Today was the meeting with the IEP team to go over the triennial evaluations done on the Monster.
As I’d mentioned on Twitter, I was dreading today’s meeting. We’ve known about it for a month or so, and to be honest, we’re fairly sure also of where the evaluations are going to lead in terms of what the plans are for the future (or at least how it should guide his IEP goals for the next few years).
The problem is the evaluations themselves.
Last Tuesday (really Wednesday, but I like Ms. A so I’m not going to quibble too much), we got the educational assessment. And nothing else, unfortunately, arrived from the school, which is troubling when we could clearly remember that we’d discussed that a full battery of assessments were going to be done – SLP, OT and psychological observation.
Maryland’s Education Article §8-405 places very strict requirements about giving parents enough time to review information – specifically, a requirement that:
At least five (5) business days before a scheduled IEP team meeting or other multidisciplinary education team meeting, school systems must provide parents with an accessible copy of each assessment, report, data chart, draft IEP, or other document(s) the team plans to discuss at the meeting. A “business day” is defined as Monday through Friday, except for federal or State holidays, when a local school system (LSS) or public agency (PA) is open for business whether or not students are required to be in attendance for instruction.

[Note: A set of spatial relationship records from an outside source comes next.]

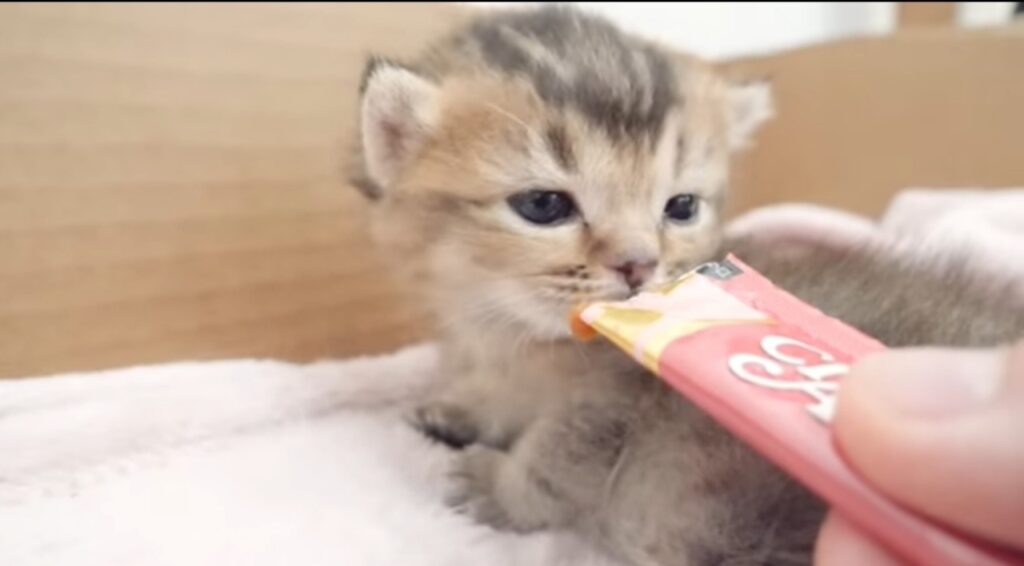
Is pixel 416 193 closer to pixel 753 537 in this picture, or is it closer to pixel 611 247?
pixel 611 247

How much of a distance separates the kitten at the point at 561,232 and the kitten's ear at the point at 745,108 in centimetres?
9

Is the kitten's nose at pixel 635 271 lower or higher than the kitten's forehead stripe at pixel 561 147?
lower

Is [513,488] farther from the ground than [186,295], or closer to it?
closer to it

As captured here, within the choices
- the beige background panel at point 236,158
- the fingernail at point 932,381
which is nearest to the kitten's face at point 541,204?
the beige background panel at point 236,158

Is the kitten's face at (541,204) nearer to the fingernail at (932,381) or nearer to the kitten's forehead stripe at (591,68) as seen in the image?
the kitten's forehead stripe at (591,68)

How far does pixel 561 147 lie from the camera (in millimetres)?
903

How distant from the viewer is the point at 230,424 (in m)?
1.06

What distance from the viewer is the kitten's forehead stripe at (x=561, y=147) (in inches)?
35.5

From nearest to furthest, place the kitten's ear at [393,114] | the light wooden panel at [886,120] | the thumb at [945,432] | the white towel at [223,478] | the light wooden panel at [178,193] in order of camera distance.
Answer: the thumb at [945,432]
the white towel at [223,478]
the kitten's ear at [393,114]
the light wooden panel at [178,193]
the light wooden panel at [886,120]

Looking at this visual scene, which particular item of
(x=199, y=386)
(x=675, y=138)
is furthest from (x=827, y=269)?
(x=199, y=386)

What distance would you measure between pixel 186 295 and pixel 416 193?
0.38 metres

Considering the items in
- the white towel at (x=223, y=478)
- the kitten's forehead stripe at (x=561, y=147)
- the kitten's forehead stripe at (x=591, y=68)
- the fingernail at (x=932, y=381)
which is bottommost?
the white towel at (x=223, y=478)

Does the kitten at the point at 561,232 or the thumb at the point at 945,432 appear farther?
the kitten at the point at 561,232

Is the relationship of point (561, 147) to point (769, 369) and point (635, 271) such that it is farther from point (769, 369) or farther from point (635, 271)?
point (769, 369)
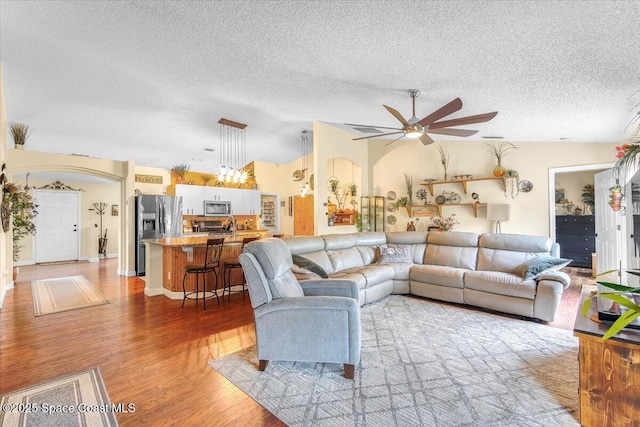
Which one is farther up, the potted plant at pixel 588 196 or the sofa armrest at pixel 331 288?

Extenuating circumstances are allowed to be dealt with – things like natural disasters and family emergencies. However, none of those came into play on this one – the school district simply didn’t get us the reports. (Indeed, the law allows for so many ways to deliver the documents to us that they could have emailed them to us while the schools have been closed for the snowstorms…. never mind that the snow happened within the five business day window.) And… frankly, if we’d even gotten them by Friday, to have the weekend to review them, I’d probably have let it slide.
So we arrived at the school for the meeting, and the interim IEP chair (our IEP coordinator is off on maternity leave) started putting copies of the report out in front of us… and I brought everything to a screeching halt. “We can’t review these reports here,” I said to her. “We can review the educational assessment, but not these. We didn’t have a chance to review them.”
There was a bit of discussion – a “what can we discuss today to make some effective progress?” kind of discussion – before I dropped the hammer. “I’m invoking our rights under the Education Article. The assessments that were not received by us prior to the five day window are out.” And that brought the meeting entirely to an end – rather than meeting twice to discuss the stuff in two parts, it’s better, frankly, to not meet at all.
Now, these people – most of them, at least – know us. They know what kind of people we are, that we’re usually very prepared for these meetings, that we know our rights better than most of the parents that come into their office. So I’m not quite sure why they didn’t cross their Ts and dot their Is with us with regards to getting us the paperwork.
The meeting’s been rescheduled to March 4th. We’ll see how that one goes.